** Opening Information given block **
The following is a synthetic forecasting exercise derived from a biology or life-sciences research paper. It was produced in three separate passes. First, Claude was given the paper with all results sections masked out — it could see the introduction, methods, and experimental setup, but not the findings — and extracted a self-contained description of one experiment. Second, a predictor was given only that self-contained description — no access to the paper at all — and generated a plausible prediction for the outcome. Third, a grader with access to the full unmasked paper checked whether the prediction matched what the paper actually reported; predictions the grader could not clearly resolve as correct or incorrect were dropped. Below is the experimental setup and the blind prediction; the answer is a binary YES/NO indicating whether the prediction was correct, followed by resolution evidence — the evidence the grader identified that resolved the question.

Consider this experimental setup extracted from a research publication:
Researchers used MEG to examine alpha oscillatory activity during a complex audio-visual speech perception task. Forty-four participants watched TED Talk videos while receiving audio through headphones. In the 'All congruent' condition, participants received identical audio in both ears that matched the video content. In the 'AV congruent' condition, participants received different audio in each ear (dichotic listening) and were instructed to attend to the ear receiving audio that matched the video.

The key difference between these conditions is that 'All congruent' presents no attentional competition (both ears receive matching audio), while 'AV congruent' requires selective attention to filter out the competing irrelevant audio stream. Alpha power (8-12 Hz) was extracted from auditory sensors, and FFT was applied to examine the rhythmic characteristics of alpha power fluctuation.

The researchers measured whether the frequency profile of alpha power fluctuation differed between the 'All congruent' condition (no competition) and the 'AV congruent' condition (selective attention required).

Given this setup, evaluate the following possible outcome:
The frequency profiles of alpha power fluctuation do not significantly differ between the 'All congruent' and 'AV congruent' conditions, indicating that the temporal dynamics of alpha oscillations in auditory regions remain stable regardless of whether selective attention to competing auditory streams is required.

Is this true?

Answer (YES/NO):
** Closing Information given block **
**Aim of the exercise:** Look through the data above. Each line containing the word "selective" needs to be copied.

**Exercise result:**
The key difference between these conditions is that 'All congruent' presents no attentional competition (both ears receive matching audio), while 'AV congruent' requires selective attention to filter out the competing irrelevant audio stream. Alpha power (8-12 Hz) was extracted from auditory sensors, and FFT was applied to examine the rhythmic characteristics of alpha power fluctuation.
The researchers measured whether the frequency profile of alpha power fluctuation differed between the 'All congruent' condition (no competition) and the 'AV congruent' condition (selective attention required).
The frequency profiles of alpha power fluctuation do not significantly differ between the 'All congruent' and 'AV congruent' conditions, indicating that the temporal dynamics of alpha oscillations in auditory regions remain stable regardless of whether selective attention to competing auditory streams is required.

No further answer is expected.